Dr Jennifer Murphy has been awarded a highly prestigious New Investigator Research Grant from the Medical Research Council. The research programme will investigate sex differences in interoception.
Many common mental health conditions (e.g. anxiety and depression) are more common in women than men and when women experience mental illness it often presents differently to men. However, what underlies sex differences in mental illness is unclear.
Recent research suggests that the ability to perceive the internal state of your body (e.g. feeling your heartbeat; 'interoception') might be important for mental health and key abilities (e.g. emotion processing).
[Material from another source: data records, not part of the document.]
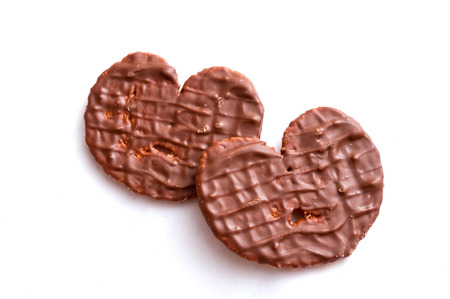 chocolate biscuit: chocolate biscuit heart shape on white background
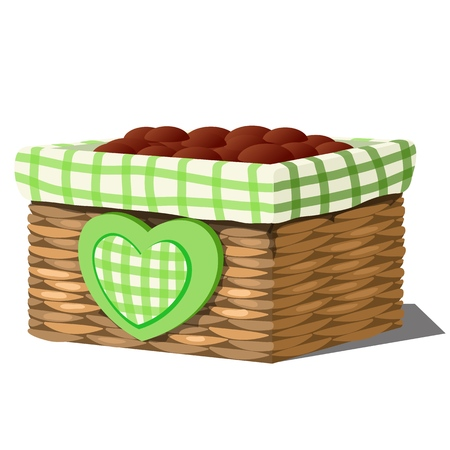 Stylish flower pot in the form of a wicker basket with soil isolated on white background. Vector cartoon close-up illustration Illustration
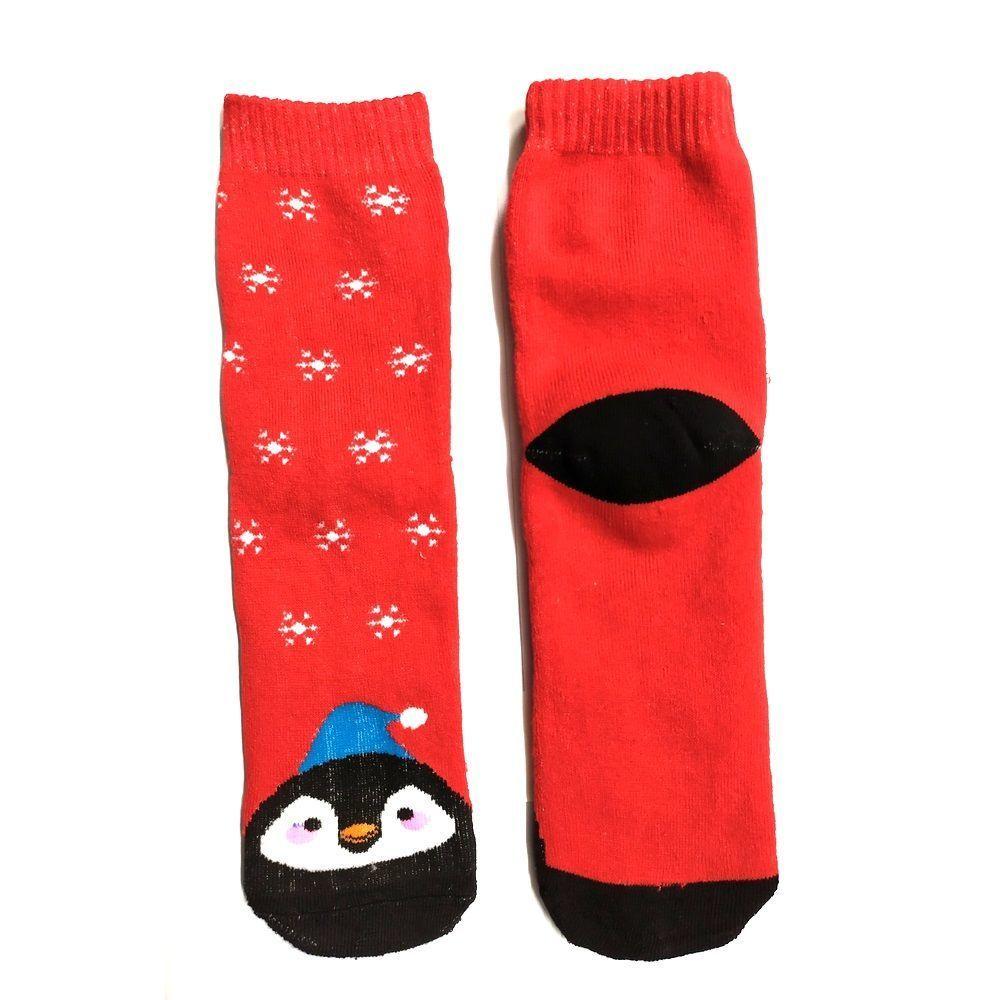 Новогодние носки теплые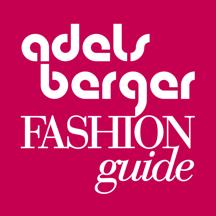 Fashionguide for iPad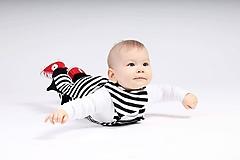 Detské oblečenie - Rastúce trakové tepláky Dino - 10445962_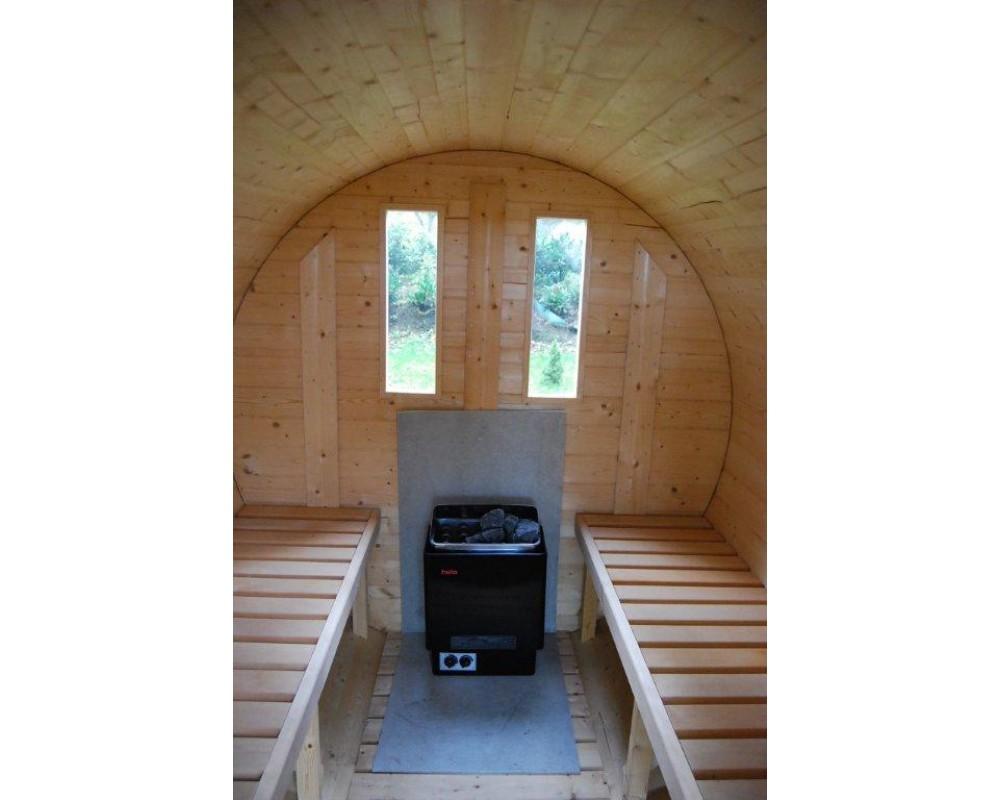 barrel sauna 250cm lengte voor 2 4 personen past in bijna iedere tuin lignum buitenleven. Black Bedroom Furniture Sets. Home Design Ideas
Importantly, sex differences in interoception are well documented; compared to men, women are less accurate at perceiving interoceptive signals and yet report more attention to interoceptive signals. Given known links between interoception and mental health, questions remain regarding the extent to which sex differences in interoception relate to sex differences in mental health and why men and women differ with respect to interoception. In women, periods of physical and hormonal change (e.g. the menstrual cycle, pregnancy, menopause) are often associated with changes in mood and mental health. However, whether the physical and hormonal change (e.g. during the menstrual cycle) disrupts interoception is not yet known.
Dr Murphy's project will examine the contribution of interoception to mental health and mood across the menstrual cycle and examine whether interoceptive training improves mental health and mood in both men and women. This research will further our understanding of sex differences in mental illness, and may ultimately help to identify and treat mental illness better when it occurs.